╭─ Data for this task

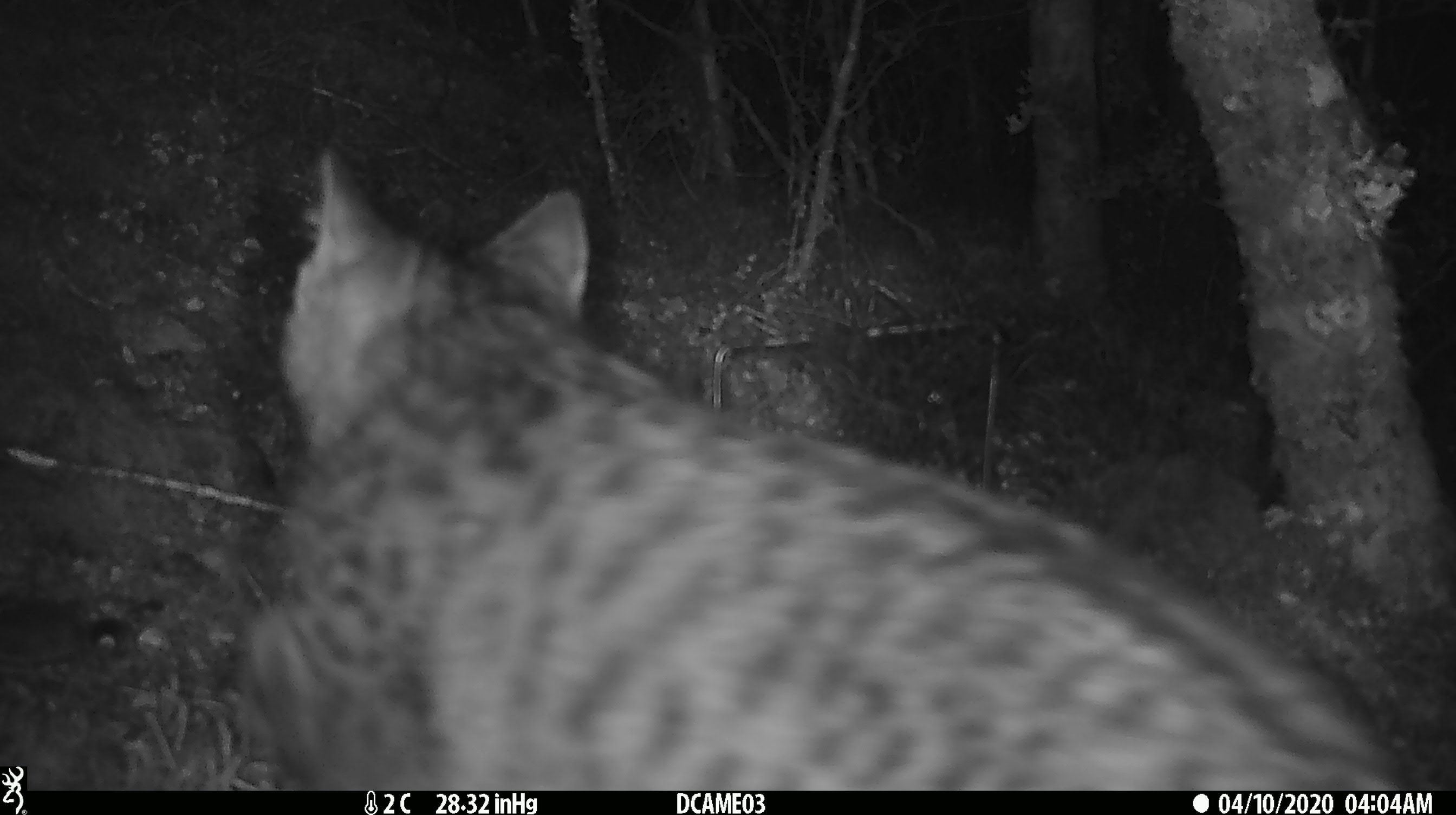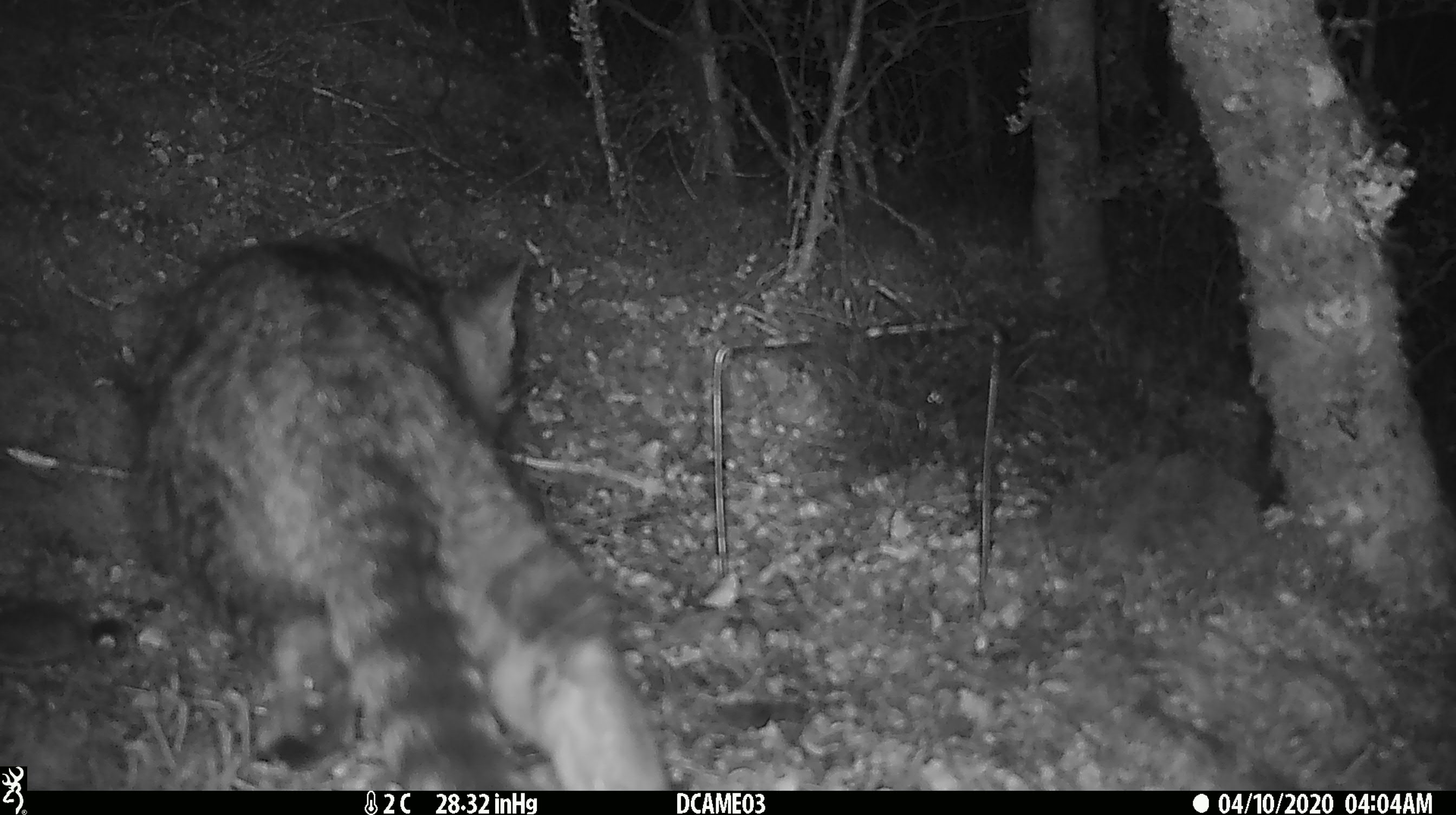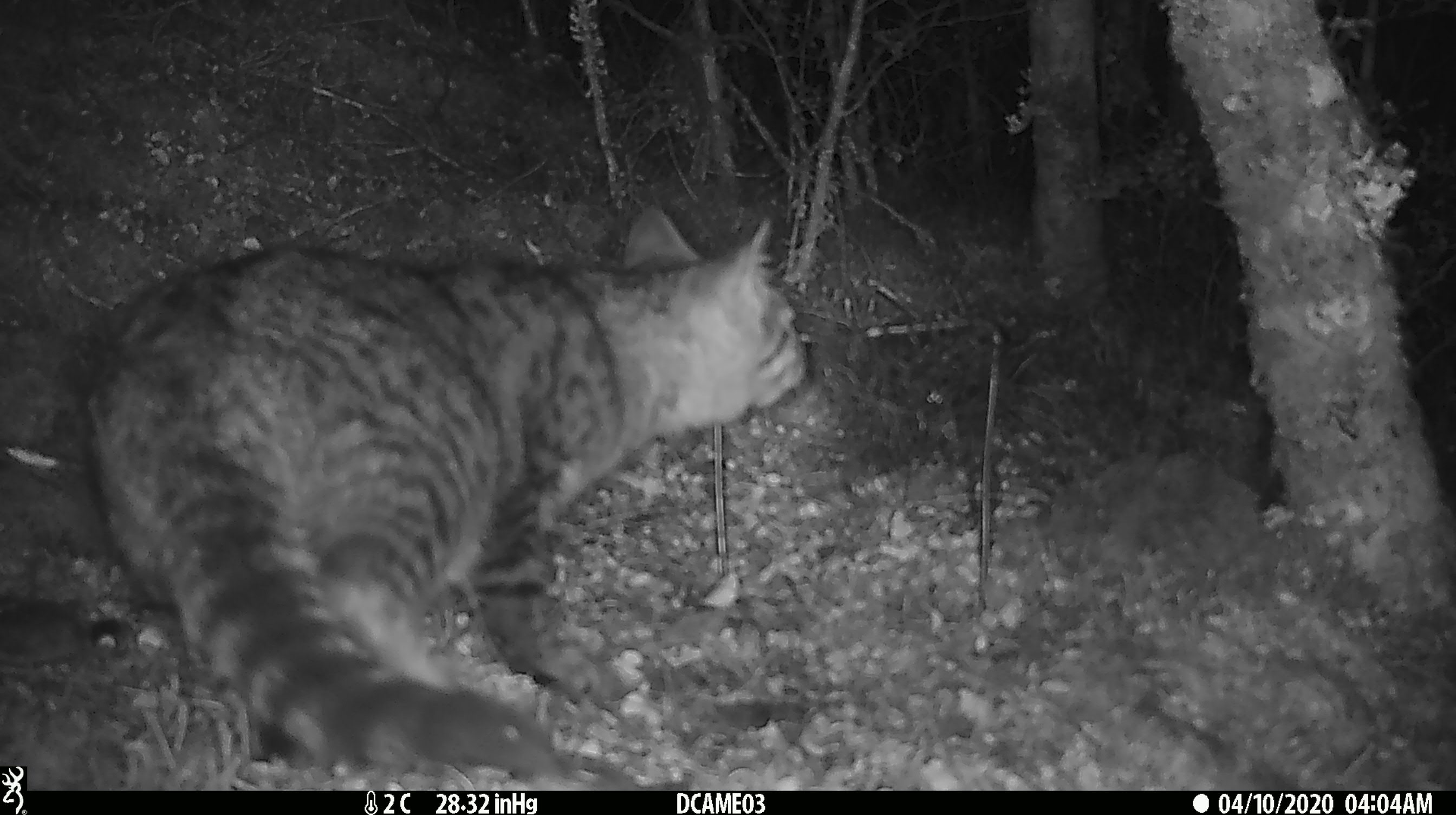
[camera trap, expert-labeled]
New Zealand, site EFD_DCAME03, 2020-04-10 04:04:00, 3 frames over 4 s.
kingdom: Animalia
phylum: Chordata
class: Mammalia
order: Carnivora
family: Felidae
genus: Felis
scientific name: Felis catus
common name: domestic cat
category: cat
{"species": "cat (domestic cat) (Felis catus)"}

╰─

Problem to work on:
I'd like the entries above repeated exactly, but without any of their pictures.

Result for this task:
[camera trap, expert-labeled]
New Zealand, site EFD_DCAME03, 2020-04-10 04:04:00, 3 frames over 4 s.
kingdom: Animalia
phylum: Chordata
class: Mammalia
order: Carnivora
family: Felidae
genus: Felis
scientific name: Felis catus
common name: domestic cat
category: cat
{"species": "cat (domestic cat) (Felis catus)"}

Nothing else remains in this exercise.